天一のあゆみ
The History of TEN-ICHI 天一の歴史
1930年、
小さな天ぷら屋からはじまった天一。
天ぷらとお客様に対して
真摯に向き合う志を守り抜き、
時代と共におもてなしの
舞台を広げてきた軌跡をご紹介します。
- 1930 - 1950s
- 1960 - 1980s
- 1990 - 2010s
- 2020s
1930 - 1950s
1930
人形町にて創業
昭和5年、東京・人形町で創業した天一。はじめは小さな天ぷら店として、歴史の幕を開けます。やがて、目の前で揚げたてを提供する「カウンター天ぷら」へ姿を変えていきました。
1932
銀座西8丁目店 OPEN
創業から2年後に、銀座西8丁目へと進出。のちに数多くの文化人やGHQ幹部、大統領など国内外の賓客を迎えることとなり、「銀座の高級天ぷら料理店」としての地位を確立していきます。
1933
技術革新と新たな試み
電気廃棄線の導入による快適な空間づくり、ドイツ製ステンレス鍋の試作、コーン油のブレンドなど、既存の枠に捉われない革新的技術を実現。最高級の味を追求する姿勢は、今もなお続いています。
1960 - 1980s
1966
ソニービル店 OPEN
銀座の新たなランドマークとして開業したソニービルへ出店 。国内外の顧客へ向けた情報発信拠点としての役割を担い、一等地における天一ブランドの認知度と価値をさらに広く浸透させました。
1971
自由が丘店 OPEN
初の郊外エリア進出。当初はカウンター天ぷらではなく「アメリカンダイナー」のスタイルで開業 。時代のニーズや地域特性に合わせた独自の店舗運営を行う、ブランドの新たな挑戦となりました。
1985
天一山OPEN
本店2階に誕生した、1日1組限定の最高峰天ぷら料理店「天一山(てんいちざん)」。揚げたて天ぷらと、対話の時間に向き合うことのできる贅沢な空間で、デクエヤル国連事務総長やシラク仏大統領など、世界の要人にもご利用いただきました。
1990 - 2010s
1989
天一deux OPEN
天丼・串揚げ・ビールをメインに提供する新業態として出店。従来の高級カウンター天ぷらのイメージを覆し、仕事帰りの会社員や女性客が日常的に立ち寄れる、天一初のカジュアルな天ぷら店として人気を博しました。
1997
天一美術館開館
建築家・吉村順三の設計により群馬県に開館。創業者・矢吹勇雄が長年収集した武者小路実篤や志賀直哉ら文化人の書画、岸田劉生の絵画などを常設展示し、天一の美意識を広く世に伝える拠点となっています。
2010
日本橋室町店OPEN
伝統とモダンが融合する室町の商業施設「YUITO」へ出店。ビジネス街の中心でありながら洗練された落ち着いた空間で、旬の食材を提供。“心と五感に響く正統な江戸前天ぷら”を再発信しています。
2020s
2021
ペニンシュラ東京店 OPEN
外資系ラグジュアリーホテル「ザ・ペニンシュラ東京」へ出店。初のインショップ型店舗として、国内外の富裕層やホテルゲストに向けて、一流ホテルのホスピタリティと天一の伝統技術を融合したおもてなしを提供しています。
2022
銀座本店 リニューアル OPEN
天一の旗艦店である銀座本店を全面改装。日本の伝統美とモダン建築が融合した、洗練されたカウンター空間へと生まれ変わりました。銀座の新たなシンボルとして、最高峰の天ぷらと、上質な時間を継承しています。
2024
羽田空港第3ターミナル店 OPEN
国際線の羽田空港第3ターミナルに直結する商業施設へ出店。
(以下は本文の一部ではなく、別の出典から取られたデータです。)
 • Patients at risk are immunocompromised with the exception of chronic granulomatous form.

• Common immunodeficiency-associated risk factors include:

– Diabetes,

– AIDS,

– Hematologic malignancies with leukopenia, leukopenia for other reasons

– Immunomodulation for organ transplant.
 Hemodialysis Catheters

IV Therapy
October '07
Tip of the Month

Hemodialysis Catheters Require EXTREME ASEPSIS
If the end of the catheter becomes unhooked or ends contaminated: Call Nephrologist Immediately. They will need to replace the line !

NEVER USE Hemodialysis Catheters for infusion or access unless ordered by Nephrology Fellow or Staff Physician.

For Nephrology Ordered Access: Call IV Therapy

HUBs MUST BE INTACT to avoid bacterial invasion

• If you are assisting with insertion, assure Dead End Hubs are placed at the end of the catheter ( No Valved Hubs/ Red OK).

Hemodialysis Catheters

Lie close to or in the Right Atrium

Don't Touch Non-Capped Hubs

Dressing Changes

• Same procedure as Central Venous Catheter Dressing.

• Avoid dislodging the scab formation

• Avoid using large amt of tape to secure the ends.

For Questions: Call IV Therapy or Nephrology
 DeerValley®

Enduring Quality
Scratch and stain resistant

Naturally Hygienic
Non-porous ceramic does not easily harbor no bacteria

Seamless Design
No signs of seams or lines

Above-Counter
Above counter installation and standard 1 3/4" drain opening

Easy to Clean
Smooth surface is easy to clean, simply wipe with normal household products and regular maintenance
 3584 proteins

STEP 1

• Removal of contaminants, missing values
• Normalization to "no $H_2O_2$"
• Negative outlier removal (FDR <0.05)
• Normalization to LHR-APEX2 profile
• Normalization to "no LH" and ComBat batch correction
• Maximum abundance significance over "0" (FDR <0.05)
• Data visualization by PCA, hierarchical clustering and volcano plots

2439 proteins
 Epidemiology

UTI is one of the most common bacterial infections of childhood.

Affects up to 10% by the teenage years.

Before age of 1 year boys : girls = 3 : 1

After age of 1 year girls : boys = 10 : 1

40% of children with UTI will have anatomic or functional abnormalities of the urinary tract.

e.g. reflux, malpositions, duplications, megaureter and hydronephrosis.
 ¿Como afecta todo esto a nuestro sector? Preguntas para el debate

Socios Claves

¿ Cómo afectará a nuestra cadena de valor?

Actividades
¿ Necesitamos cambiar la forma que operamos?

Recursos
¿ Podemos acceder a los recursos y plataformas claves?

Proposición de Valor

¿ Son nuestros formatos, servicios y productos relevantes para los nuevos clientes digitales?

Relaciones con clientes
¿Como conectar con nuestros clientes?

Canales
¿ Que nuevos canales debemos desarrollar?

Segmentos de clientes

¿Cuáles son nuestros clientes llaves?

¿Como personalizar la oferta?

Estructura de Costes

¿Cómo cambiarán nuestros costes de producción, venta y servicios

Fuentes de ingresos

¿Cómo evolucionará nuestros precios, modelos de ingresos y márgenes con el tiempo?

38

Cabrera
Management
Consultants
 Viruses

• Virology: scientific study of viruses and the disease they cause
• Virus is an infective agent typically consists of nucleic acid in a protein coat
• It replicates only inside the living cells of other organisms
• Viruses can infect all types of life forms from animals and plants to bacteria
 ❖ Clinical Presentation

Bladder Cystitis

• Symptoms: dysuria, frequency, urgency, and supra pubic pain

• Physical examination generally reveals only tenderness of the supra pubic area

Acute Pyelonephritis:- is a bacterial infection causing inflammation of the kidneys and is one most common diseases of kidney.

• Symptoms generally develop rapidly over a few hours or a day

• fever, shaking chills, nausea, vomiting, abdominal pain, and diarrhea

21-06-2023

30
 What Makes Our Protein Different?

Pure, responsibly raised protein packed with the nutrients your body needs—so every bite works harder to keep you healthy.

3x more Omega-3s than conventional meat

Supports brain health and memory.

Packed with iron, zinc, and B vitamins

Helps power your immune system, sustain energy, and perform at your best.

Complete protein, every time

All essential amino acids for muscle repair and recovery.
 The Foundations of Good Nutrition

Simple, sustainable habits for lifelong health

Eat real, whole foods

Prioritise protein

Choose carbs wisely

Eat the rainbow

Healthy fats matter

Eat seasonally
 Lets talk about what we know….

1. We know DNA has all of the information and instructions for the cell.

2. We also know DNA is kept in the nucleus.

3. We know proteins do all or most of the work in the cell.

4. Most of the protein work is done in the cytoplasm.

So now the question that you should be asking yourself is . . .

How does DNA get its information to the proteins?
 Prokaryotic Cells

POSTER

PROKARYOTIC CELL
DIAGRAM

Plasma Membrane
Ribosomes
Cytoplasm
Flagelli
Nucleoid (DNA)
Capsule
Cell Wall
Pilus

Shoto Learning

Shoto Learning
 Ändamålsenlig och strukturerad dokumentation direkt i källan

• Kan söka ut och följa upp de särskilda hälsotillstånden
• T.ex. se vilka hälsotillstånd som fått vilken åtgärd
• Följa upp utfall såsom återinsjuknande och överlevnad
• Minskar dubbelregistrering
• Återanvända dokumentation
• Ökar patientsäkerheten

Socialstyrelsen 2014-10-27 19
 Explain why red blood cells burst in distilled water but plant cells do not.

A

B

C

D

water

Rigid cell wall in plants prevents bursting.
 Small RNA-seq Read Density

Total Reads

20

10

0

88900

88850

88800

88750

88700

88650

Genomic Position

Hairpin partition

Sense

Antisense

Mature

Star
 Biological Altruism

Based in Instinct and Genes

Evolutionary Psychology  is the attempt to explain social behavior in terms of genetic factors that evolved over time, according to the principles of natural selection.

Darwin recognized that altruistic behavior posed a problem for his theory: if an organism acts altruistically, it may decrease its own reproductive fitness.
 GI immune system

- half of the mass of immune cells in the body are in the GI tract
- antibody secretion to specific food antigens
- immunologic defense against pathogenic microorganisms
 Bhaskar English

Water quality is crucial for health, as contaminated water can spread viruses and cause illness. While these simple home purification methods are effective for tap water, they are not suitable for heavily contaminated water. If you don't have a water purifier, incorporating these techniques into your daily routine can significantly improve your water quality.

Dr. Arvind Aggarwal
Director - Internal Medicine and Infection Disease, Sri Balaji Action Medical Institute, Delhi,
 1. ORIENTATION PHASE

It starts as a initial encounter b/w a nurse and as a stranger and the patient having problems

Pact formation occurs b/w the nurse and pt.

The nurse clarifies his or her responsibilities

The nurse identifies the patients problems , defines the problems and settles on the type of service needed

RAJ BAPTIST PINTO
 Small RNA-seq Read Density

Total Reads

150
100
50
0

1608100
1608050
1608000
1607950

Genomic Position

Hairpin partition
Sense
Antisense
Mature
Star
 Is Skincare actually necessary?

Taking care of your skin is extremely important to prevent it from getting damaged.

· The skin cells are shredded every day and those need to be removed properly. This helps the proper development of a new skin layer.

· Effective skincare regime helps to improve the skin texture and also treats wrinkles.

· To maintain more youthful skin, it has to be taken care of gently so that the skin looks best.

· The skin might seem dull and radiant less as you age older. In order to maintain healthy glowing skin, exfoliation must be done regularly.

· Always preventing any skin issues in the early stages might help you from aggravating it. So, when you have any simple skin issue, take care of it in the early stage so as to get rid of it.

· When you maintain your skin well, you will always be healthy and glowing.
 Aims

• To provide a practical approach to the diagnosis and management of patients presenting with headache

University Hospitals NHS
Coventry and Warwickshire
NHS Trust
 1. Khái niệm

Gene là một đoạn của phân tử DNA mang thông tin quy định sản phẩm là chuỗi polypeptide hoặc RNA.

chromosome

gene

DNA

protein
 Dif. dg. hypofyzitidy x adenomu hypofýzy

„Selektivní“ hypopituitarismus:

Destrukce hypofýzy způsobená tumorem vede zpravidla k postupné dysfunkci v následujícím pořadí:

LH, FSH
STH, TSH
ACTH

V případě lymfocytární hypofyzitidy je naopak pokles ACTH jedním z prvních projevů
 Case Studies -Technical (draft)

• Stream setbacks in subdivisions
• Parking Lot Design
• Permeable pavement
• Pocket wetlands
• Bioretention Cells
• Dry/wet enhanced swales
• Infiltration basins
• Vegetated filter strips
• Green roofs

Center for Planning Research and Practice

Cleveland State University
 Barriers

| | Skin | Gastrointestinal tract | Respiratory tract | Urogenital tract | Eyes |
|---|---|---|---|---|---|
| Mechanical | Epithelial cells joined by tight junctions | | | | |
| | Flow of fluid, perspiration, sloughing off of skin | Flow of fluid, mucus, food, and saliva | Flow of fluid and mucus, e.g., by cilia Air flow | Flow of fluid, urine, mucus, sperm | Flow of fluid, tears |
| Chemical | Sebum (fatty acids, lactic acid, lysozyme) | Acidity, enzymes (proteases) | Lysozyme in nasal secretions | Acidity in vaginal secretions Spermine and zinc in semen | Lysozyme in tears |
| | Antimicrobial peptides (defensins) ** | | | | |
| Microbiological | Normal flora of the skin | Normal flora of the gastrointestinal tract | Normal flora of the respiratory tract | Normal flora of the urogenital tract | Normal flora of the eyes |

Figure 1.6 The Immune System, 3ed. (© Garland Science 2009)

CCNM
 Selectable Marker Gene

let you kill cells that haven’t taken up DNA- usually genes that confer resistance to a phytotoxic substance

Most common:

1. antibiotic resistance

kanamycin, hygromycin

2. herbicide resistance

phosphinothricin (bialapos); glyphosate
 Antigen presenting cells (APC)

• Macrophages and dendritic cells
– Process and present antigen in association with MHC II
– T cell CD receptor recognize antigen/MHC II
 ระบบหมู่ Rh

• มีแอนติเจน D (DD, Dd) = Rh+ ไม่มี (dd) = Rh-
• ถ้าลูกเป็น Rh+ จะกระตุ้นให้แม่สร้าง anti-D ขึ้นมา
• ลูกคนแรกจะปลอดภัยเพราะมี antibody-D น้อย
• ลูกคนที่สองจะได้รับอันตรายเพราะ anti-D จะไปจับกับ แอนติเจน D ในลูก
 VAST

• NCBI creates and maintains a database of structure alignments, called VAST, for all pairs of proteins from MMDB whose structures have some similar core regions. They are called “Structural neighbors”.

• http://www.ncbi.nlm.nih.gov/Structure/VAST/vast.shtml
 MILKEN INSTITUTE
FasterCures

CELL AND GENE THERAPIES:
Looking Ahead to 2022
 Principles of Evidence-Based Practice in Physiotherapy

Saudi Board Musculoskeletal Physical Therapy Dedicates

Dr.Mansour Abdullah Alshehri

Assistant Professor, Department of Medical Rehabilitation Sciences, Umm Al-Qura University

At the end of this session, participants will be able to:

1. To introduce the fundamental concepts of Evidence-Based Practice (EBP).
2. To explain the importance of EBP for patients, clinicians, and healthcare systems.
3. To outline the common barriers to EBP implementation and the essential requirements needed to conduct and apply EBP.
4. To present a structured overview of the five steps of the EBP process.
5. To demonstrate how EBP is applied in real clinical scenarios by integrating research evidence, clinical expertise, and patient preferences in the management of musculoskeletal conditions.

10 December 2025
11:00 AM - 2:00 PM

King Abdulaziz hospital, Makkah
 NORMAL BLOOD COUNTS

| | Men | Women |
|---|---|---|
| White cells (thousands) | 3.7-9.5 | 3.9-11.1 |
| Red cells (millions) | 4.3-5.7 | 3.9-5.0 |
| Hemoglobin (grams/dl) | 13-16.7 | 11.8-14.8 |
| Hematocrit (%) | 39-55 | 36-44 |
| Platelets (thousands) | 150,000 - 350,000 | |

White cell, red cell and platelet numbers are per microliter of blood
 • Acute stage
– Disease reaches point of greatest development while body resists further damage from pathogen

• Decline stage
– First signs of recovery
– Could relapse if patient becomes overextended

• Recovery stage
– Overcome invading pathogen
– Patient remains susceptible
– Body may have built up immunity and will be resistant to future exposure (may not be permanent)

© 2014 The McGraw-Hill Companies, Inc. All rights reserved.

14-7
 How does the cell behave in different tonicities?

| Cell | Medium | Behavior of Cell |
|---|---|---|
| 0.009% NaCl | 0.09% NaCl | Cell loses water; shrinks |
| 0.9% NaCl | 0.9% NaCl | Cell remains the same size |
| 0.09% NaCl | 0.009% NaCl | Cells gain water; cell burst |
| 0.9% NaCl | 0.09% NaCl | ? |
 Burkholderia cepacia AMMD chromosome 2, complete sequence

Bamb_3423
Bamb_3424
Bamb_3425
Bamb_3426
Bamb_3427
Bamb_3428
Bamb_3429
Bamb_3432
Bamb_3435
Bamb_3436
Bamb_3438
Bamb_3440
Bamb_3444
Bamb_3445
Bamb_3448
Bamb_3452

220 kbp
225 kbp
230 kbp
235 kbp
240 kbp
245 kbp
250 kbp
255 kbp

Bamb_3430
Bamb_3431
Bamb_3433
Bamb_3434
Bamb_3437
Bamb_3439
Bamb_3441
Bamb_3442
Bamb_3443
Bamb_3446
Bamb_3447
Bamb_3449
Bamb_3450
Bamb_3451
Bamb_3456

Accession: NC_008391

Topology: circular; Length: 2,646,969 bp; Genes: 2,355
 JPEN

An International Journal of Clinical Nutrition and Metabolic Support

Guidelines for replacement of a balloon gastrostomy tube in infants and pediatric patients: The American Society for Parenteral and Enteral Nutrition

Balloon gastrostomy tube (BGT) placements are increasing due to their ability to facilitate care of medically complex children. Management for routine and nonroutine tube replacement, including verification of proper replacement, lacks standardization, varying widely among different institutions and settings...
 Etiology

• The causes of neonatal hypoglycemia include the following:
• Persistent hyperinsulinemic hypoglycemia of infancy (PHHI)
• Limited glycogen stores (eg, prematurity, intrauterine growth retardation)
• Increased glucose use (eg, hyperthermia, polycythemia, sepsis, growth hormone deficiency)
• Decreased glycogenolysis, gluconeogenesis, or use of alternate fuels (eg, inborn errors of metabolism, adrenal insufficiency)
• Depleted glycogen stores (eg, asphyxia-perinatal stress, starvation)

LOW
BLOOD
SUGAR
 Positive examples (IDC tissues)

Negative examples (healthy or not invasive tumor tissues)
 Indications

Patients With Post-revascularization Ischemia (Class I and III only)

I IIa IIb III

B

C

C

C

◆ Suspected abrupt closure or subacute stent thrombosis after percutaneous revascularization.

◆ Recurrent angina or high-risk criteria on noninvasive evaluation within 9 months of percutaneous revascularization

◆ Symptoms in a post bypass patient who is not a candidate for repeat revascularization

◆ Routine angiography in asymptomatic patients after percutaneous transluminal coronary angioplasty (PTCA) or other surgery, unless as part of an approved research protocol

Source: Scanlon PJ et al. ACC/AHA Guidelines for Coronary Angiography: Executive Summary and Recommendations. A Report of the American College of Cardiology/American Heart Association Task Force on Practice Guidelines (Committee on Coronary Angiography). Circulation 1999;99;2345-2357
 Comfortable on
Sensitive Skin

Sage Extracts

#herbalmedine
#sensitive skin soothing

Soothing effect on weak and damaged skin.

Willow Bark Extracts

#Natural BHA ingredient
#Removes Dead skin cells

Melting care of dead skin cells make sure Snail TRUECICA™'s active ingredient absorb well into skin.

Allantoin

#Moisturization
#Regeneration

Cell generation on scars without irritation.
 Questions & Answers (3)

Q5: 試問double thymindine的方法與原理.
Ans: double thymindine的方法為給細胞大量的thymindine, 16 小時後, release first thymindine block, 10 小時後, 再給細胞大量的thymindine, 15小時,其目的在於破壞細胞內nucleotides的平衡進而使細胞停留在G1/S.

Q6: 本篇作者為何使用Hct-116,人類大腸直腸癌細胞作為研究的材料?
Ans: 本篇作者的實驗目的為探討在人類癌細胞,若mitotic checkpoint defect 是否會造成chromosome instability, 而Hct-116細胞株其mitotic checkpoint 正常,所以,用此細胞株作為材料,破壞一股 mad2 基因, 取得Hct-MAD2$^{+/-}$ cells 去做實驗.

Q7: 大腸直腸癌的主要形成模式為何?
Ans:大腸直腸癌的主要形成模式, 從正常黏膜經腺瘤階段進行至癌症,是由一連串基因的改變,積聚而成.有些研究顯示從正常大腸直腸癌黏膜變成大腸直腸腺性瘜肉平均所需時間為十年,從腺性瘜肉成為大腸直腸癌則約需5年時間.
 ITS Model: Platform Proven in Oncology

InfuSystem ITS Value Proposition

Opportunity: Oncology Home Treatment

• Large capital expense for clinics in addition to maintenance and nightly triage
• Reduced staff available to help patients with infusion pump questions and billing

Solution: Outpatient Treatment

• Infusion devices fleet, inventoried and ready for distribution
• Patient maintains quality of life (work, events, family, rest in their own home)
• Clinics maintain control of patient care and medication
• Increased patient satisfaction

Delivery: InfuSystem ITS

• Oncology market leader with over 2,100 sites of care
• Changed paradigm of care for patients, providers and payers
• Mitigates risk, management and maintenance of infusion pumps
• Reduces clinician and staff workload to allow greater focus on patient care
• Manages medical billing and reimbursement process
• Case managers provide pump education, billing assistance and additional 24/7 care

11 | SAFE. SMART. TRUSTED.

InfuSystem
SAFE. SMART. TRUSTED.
日本を代表する食文化である「天ぷら」の魅力を、旅立つ日本人や日本を訪れた世界各国の旅行者へ向け、日本の玄関口からダイレクトに発信しています。
昭和五年の創業から、九十余年。
天一の歩みは、これからも
この暖簾の先へ続いていきます。
人が集い、文化が紡がれる
「サロン」としての天一。
天一は、白樺派の文豪や国内外の賓客が心を通わせ、文化的な交流が生まれる「サロン」でもありました。カウンター越しに交わされる言葉や、ふとした会話。訪れる人々が自然と関係性を育み、そのひとときが記憶として静かに積み重なっていく。そうした時間と体験の重なりこそが、私たちの歴史を形づくっています。